IMO the key to using a chainsaw is the chain. Google, or use any other favorite search engine, 'Carbide Chainsaw chains' or some reasonable variation, I have done this some time ago. Look for sites concerned with firefighting.
Firemen use chainsaws to ventilate roofs. They chew through plywood, shingles, nails and sheet metal with relative abandon. The chains they use have carbide teeth and special depth control tabs to keep the chain from grabbing too much material at one go.
This use by fire departments seems very much like conventional demolition work common to remodelers. Of course a single average fireman makes a well equipped demolition crew seem timid and quite fey by comparison. What a carpentry crew takes a week to assemble a fireman can dismantle in an hour. One of the toys that make this possible is a chainsaw.
From: http://www.tempest-edge.com/pages/faq.htm#4
What types of materials can the VentMaster saw cut through?
The Ventmaster can cut through wood framing, sheet metal, asphalt shingles, and green wood. It is even effective on metal roll up doors commonly found on industrial warehouses. It can also cut through car
bodies, hoods, and windshields.
Also:
What type of chain is used on the VentMaster?
The VentMaster features the exclusive Raptor Carbide chain. It is a .404 (also available in .375) pitch; .063-gauge chain built to Tempest’s specifications and it is designed to cut through many materials encountered during fire and rescue operations. It features a dual, open raker design, which provides extra protection for the carbide cutter and allows the chain to self-clean and ventilate. It also features a wide gullet, which allows the saw to cut more material, faster than narrow gullet saws. These features also reduce the heat build up during heavy metal cutting.
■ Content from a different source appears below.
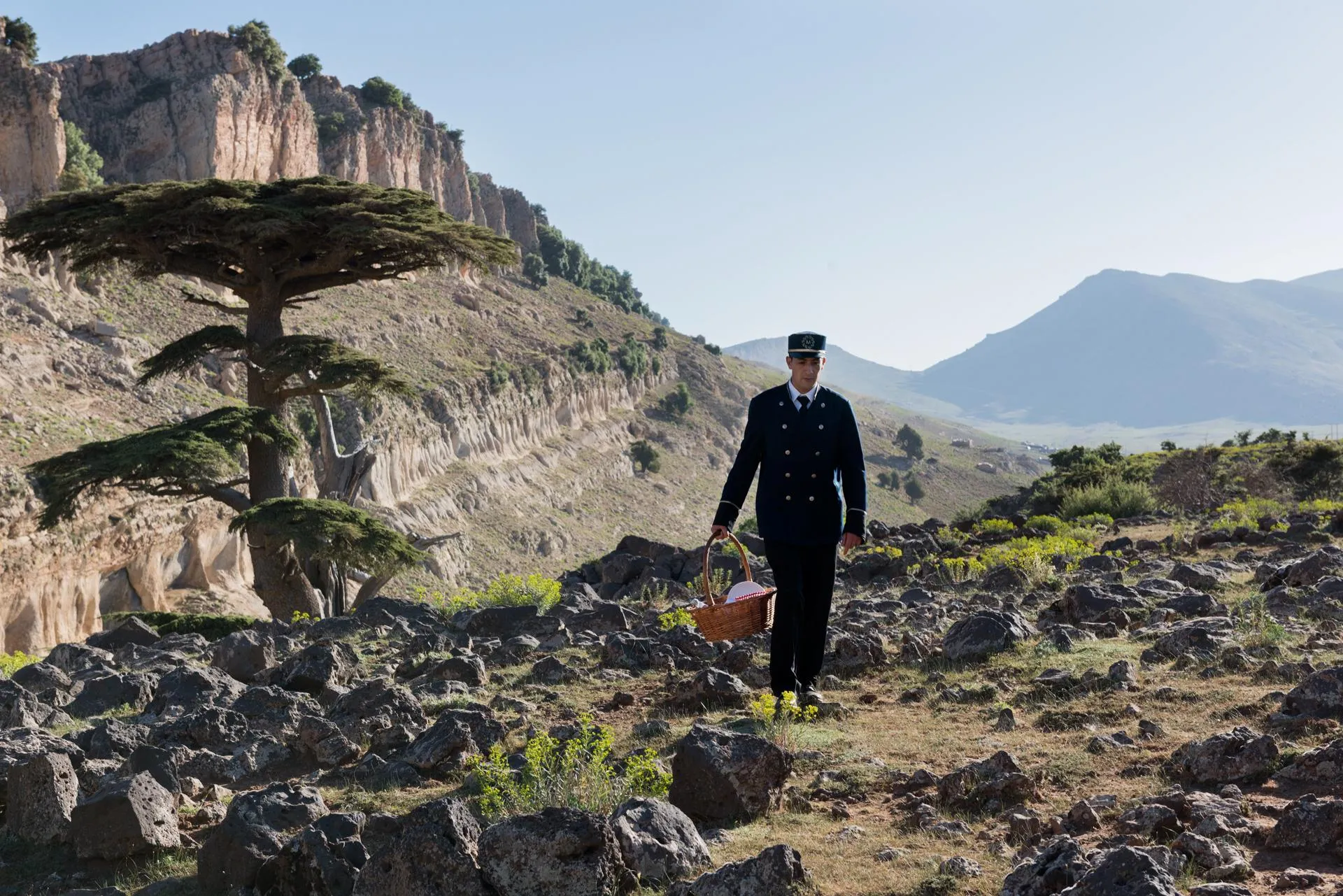 Un homme en uniforme marche dans un paysage montagneux rocheux en tenant un panier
The Raptor Carbide Chain stays sharper longer and retains cutter life longer than other carbide chains used by the fire service.
Can I put the Raptor chain on my existing chain saw?
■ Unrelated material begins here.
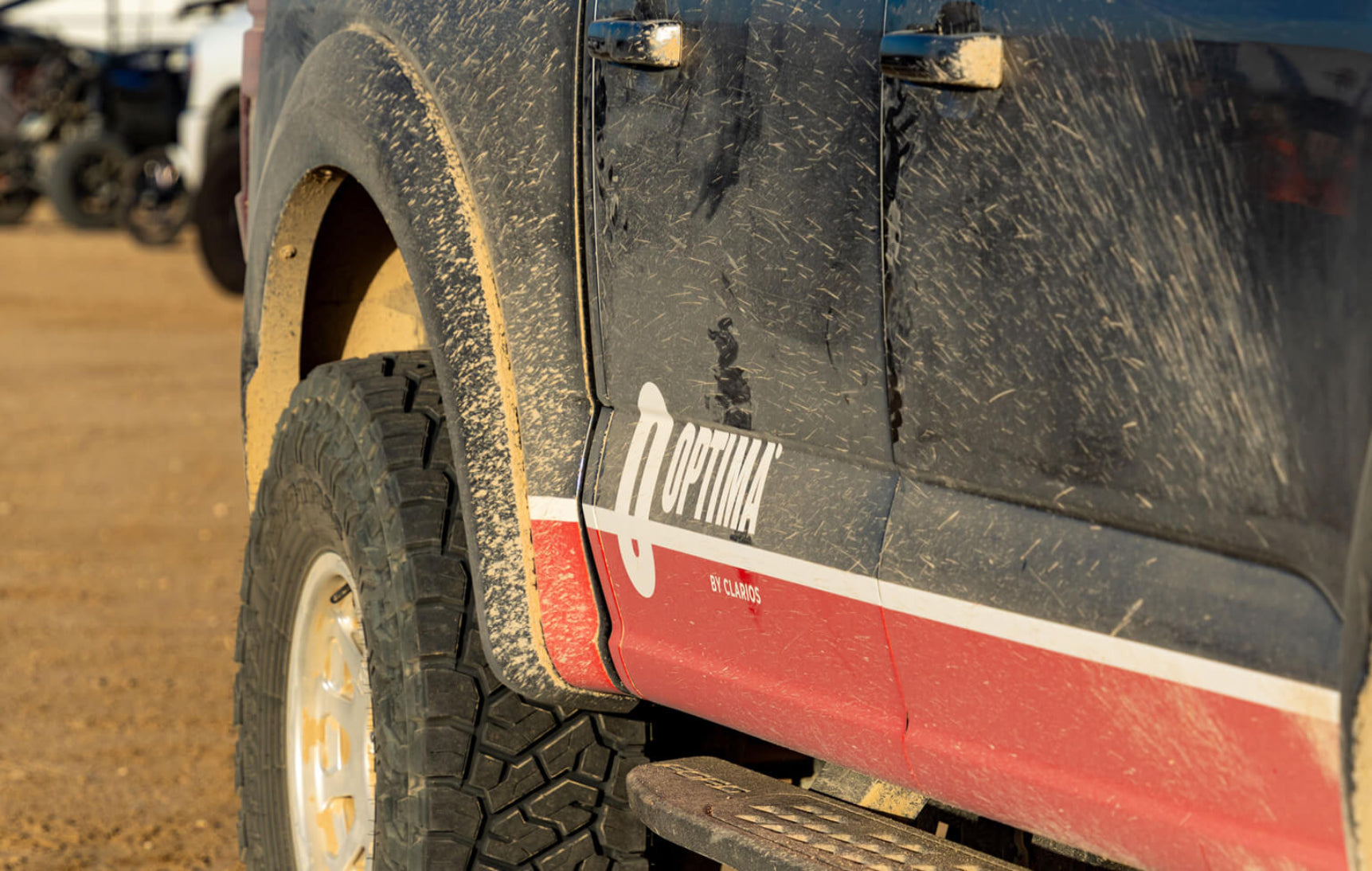 Close-up of a vehicle with 'TR Optima' branding on a dirt surface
Yes. Most chain saws can be fitted with the Tempest Raptor carbide-tipped chain. The power head must be 5.4 hp or greater to maintain the proper speed for the .404 Pitch/.063 Gauge Raptor Carbide Tipped Chain. A 4.5hp or greater saw head must be used to run the .375 Pitch/.063 Gauge Raptor Chain.
What is the cost of sharpening my Raptor chain?
In some cases cutter will need to be replaced at the same time that the chain is sharpened. Contact Tempest Customer Service for additional information on chain repair prices.
Can I put the VentMaster roller-nose bar on my existing chain saw?
Yes. Tempest manufactures bars to fit a variety of chain saw makes and models and can upgrade most saws of recent manufacture.
Yep, you need the type of chainsaw that firemen use.
Stihl makes a rescue saw. See link
http://www.stihlusa.com/chainsaws/MS460Rescue.html
I blundered into a fire equipment show some years back and ran across a booth selling rescue saws. IIRC, they were using a standard saw. The difference was a heavy-duty nail-eating chain (had bullet-like guards ahead of the teeth) and a sort of "fence" bolted to the bar so that about 6" protruded. This let them cut through the roof without having to worry too much about hitting wires, air handlers, etc, inside.